Digitization, Internet of things, industry 4.0 – the buzzwords are everywhere, especially at ACHEMA 2018. Industry doesn’t work without digital technologies, but “where are the people in this?” This was the title of the 6th perspectives event, organized by infraserv Höchst on June 13.

The philosopher and publicist Richard David Precht prefers the term „second machine age“ over industry 4.0. In the first industrial revolution or first machine age, machines complemented people, made life easier for them and created lots of new jobs. In the second machine age, algorithms now replace human labour. Precht postulates that this will cause a radical change in society. If millions of jobs vanish, a basic income is inevitable. Otherwise, a political firestorm, caused by unemployed and frustrated people, would follow. A basic income is contrary to our understanding of a meritocracy, but it would increase motivation to work.

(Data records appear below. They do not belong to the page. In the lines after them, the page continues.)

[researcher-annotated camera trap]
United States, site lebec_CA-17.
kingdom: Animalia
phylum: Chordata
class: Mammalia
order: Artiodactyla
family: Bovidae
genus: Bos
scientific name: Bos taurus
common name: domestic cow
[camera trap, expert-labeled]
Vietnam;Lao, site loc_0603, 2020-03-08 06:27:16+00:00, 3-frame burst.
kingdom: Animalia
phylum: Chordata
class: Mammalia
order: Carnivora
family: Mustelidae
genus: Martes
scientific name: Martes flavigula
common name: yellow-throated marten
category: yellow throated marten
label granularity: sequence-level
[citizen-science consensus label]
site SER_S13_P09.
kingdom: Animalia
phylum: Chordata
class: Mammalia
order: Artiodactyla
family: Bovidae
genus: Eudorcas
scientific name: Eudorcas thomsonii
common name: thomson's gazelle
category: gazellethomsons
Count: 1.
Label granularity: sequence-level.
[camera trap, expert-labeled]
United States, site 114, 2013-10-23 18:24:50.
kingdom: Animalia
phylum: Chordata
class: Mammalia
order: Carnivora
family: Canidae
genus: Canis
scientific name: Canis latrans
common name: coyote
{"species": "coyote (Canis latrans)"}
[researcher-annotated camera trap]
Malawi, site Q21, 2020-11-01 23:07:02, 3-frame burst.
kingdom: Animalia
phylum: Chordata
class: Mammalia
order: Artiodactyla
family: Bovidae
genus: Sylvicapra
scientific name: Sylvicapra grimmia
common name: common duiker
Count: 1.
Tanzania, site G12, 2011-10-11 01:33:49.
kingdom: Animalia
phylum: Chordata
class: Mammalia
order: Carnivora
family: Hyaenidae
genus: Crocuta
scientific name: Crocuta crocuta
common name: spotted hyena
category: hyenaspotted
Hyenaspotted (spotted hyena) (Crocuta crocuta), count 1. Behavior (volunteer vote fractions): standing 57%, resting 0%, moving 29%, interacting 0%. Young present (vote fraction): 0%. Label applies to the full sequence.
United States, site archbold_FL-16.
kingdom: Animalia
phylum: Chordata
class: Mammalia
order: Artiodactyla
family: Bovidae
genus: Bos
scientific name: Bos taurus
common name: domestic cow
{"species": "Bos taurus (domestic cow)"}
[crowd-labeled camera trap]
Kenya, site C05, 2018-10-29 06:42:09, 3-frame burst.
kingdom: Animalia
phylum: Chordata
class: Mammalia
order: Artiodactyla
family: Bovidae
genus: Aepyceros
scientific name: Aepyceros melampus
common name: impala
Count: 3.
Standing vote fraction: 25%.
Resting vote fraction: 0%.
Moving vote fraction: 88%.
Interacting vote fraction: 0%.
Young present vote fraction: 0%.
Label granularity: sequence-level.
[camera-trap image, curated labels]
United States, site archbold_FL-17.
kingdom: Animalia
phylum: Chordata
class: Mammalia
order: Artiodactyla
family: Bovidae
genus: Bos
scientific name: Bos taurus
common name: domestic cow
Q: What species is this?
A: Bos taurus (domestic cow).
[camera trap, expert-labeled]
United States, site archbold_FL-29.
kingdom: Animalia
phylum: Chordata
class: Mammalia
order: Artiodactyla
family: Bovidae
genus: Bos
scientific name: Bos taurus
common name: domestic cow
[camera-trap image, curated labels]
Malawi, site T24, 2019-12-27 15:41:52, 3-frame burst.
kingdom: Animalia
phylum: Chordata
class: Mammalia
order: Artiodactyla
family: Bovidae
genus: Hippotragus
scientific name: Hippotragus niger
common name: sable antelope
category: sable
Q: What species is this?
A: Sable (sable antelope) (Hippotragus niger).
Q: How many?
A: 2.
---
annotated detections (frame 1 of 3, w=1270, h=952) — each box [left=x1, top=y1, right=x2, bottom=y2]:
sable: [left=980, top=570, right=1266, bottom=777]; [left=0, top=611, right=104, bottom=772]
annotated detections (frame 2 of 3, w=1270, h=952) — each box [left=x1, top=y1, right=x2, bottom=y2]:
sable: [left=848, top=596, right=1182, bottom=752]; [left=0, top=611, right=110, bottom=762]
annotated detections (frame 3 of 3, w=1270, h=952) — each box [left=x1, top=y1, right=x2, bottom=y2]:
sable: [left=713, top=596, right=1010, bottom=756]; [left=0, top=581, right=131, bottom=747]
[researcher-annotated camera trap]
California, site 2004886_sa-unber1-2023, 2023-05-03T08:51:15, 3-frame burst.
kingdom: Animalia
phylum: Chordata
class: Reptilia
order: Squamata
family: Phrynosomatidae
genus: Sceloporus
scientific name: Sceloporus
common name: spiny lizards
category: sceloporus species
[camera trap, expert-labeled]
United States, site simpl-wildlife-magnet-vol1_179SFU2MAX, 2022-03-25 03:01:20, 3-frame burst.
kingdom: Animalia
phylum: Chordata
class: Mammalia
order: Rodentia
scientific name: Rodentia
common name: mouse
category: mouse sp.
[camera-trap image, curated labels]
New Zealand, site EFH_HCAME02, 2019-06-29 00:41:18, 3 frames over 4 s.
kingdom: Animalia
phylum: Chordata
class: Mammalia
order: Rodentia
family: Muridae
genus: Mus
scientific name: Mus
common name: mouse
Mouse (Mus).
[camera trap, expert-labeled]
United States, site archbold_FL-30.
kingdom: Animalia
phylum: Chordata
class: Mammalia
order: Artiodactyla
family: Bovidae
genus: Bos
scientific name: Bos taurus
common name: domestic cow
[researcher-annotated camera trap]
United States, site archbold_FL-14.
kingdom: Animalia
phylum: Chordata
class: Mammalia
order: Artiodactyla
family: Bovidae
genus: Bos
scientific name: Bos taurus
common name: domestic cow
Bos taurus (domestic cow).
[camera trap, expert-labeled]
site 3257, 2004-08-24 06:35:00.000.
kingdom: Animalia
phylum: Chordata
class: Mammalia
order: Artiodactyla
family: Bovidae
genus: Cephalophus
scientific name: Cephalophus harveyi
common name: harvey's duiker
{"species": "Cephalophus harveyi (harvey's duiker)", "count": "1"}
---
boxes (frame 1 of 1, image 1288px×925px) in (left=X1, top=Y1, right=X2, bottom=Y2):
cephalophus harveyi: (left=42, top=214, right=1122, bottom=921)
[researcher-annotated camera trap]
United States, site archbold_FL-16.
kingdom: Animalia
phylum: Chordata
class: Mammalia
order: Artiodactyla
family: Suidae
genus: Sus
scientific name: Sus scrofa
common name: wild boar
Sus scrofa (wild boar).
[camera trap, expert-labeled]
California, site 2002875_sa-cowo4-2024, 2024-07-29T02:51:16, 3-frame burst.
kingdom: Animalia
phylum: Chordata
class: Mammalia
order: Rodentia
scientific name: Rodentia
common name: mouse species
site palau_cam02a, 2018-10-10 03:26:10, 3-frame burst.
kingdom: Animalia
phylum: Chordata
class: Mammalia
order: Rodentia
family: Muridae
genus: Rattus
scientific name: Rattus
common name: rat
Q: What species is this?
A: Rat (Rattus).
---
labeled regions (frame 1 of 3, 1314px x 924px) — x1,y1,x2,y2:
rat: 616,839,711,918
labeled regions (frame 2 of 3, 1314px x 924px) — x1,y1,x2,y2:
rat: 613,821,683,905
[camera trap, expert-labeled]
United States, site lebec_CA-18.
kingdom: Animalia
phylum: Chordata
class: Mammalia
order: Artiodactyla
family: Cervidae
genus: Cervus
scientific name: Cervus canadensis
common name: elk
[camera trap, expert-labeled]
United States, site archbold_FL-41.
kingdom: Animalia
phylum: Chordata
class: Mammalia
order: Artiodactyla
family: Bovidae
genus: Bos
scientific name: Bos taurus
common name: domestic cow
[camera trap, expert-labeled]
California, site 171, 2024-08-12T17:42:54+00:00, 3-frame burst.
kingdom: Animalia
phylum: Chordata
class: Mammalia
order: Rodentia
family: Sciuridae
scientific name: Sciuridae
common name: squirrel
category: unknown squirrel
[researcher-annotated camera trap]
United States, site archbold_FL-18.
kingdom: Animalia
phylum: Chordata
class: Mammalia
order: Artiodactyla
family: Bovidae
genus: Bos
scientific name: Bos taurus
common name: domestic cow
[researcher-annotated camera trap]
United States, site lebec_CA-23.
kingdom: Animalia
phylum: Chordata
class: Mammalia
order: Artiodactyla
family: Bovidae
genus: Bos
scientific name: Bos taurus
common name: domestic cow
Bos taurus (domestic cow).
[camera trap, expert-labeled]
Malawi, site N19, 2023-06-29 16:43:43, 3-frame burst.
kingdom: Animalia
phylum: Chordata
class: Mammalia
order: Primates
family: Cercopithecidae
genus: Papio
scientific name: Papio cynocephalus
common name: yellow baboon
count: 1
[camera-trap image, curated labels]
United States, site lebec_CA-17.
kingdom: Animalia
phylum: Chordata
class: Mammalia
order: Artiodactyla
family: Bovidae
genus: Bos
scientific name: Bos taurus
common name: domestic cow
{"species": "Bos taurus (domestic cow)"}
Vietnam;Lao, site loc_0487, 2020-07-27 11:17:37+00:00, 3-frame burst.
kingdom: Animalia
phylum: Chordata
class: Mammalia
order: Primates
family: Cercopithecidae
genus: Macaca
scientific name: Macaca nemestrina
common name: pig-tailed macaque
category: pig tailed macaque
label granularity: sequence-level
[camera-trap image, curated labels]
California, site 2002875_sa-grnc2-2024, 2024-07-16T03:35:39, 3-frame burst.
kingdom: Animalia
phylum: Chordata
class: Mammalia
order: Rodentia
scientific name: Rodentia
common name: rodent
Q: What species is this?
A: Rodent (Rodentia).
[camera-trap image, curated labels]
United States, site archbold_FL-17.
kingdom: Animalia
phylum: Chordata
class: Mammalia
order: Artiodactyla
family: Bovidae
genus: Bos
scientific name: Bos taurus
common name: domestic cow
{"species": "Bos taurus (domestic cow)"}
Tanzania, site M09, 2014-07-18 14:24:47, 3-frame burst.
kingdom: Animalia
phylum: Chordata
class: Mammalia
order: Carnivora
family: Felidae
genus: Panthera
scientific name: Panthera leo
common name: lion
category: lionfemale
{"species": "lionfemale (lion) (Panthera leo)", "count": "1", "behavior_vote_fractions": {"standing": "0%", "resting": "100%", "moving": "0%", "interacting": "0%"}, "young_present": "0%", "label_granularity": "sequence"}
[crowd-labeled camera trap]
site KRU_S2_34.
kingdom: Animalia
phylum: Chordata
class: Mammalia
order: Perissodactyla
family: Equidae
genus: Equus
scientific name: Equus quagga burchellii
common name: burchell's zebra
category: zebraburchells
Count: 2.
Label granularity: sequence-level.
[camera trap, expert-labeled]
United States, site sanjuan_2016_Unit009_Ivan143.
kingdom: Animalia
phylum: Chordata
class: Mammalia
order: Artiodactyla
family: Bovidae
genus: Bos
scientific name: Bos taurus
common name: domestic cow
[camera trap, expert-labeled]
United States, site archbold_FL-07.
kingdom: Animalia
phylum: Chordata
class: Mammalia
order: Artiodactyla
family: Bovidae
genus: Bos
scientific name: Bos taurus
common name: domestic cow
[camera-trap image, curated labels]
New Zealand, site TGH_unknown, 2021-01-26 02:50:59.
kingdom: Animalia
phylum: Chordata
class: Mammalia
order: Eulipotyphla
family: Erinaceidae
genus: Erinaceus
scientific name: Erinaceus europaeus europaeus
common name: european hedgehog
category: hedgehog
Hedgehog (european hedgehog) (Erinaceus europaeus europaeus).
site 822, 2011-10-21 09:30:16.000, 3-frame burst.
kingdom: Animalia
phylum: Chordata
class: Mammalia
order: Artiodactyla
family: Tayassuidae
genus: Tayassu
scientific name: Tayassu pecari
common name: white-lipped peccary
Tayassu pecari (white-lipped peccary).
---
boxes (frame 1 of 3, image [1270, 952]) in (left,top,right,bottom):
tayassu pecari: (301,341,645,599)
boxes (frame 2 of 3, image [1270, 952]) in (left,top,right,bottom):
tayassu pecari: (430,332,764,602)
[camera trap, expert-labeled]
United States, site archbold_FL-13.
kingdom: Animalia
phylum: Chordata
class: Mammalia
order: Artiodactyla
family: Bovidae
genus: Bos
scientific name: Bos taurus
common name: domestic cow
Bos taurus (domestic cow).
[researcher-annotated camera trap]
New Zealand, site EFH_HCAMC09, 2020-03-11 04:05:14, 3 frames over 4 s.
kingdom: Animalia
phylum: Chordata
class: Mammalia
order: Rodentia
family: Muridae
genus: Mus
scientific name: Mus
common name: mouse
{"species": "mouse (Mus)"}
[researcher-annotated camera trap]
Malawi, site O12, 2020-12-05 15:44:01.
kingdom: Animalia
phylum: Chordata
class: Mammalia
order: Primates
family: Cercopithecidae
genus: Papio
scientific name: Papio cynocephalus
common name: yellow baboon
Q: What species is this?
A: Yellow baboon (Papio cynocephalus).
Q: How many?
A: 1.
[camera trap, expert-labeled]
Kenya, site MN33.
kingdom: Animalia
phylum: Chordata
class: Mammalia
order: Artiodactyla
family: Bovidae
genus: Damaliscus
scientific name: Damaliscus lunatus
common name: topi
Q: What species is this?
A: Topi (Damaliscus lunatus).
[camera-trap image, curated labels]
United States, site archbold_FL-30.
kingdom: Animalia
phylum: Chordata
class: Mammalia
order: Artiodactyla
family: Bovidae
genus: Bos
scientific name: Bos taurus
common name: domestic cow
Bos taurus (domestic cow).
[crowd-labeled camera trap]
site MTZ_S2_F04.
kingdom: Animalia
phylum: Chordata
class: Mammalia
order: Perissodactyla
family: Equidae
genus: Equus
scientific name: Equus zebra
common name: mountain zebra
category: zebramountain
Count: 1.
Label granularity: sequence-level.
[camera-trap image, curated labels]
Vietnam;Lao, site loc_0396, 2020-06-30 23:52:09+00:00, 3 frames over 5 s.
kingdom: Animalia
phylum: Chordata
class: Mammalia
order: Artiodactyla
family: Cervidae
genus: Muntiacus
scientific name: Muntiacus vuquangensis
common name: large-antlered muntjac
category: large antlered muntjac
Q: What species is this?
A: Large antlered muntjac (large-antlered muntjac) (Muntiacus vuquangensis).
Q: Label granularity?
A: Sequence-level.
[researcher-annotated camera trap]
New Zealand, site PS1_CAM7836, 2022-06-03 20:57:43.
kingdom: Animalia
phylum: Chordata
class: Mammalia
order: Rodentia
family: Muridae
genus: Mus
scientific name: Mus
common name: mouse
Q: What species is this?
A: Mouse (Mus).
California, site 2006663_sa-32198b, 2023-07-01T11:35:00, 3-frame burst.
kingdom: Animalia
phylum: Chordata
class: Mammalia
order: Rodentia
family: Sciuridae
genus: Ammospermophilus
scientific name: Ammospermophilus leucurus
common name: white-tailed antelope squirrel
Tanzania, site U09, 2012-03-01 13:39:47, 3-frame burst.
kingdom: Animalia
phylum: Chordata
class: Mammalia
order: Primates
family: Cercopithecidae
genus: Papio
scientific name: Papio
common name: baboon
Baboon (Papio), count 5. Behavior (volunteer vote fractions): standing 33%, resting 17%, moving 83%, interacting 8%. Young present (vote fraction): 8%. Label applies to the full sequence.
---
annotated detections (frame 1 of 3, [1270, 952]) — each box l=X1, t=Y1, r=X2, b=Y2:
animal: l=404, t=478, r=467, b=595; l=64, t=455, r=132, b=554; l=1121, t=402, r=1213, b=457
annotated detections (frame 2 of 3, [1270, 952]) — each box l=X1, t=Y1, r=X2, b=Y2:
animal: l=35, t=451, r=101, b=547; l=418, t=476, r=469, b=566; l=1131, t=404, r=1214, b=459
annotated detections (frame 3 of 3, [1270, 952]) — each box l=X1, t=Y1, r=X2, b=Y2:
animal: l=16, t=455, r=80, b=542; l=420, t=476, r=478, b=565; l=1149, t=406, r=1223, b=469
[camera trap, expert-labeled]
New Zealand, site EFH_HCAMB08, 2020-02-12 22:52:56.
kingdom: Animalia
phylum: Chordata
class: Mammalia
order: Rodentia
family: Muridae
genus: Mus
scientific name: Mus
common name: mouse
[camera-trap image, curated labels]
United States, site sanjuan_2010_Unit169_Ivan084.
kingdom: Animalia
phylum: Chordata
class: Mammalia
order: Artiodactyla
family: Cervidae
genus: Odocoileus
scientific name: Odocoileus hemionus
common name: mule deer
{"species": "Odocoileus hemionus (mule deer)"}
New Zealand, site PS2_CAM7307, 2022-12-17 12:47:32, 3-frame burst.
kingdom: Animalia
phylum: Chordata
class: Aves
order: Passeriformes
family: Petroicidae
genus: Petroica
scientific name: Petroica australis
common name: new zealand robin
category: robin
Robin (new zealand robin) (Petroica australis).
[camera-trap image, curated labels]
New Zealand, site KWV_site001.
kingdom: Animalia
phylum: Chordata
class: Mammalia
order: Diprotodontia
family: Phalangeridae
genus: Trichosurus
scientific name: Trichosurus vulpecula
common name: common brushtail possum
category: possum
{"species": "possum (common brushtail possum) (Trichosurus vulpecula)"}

To make people cope with these societal changes, self-empowerment is a prerequisite and the foundation for this needs to be laid at school. Precht demands an educational system that encourages intrinsic motivation and focuses on individual talents. The entrepreneur Michael Heraeus is dissatisified with the educational system, too; his dissatisfaction manifests constructively in the Heraeus foundation for education, promoting the continuing education of teachers since 1965. He says “if the government doesn’t do something, we have to do it ourselves”. But even his do-it-yourself-mentality has its limits. He wonders how digitization should work, if there isn’t even high-speed internet in remote areas of Germany.

Francesco Grioli, industry union for mining, chemistry, energy, holds the dual training system in high regard. He is convinced that this typically German unique selling point helps to persist in the age of digitization – “German industry needs to be better much in the same way as others are cheaper” he says. Furthermore, he would prefer a ministry of digitization over the newly installed Germany ministry of community.

Oliver Croenenberg (Sanofi), Sjef Arets (DSM) and Henrik Hahn (Evonik) presented how their companies deal with digitization. All of the companies have put the topic on the agenda and there is a lot of discussing and strategizing, but only DSM has something tangible: the company has realized that it’s not the executives who have the know-how, but the employees. Consequently, the pyramid was flipped: not only top-managers are being coached, but the emphasis is put on promoting the talents of every individual.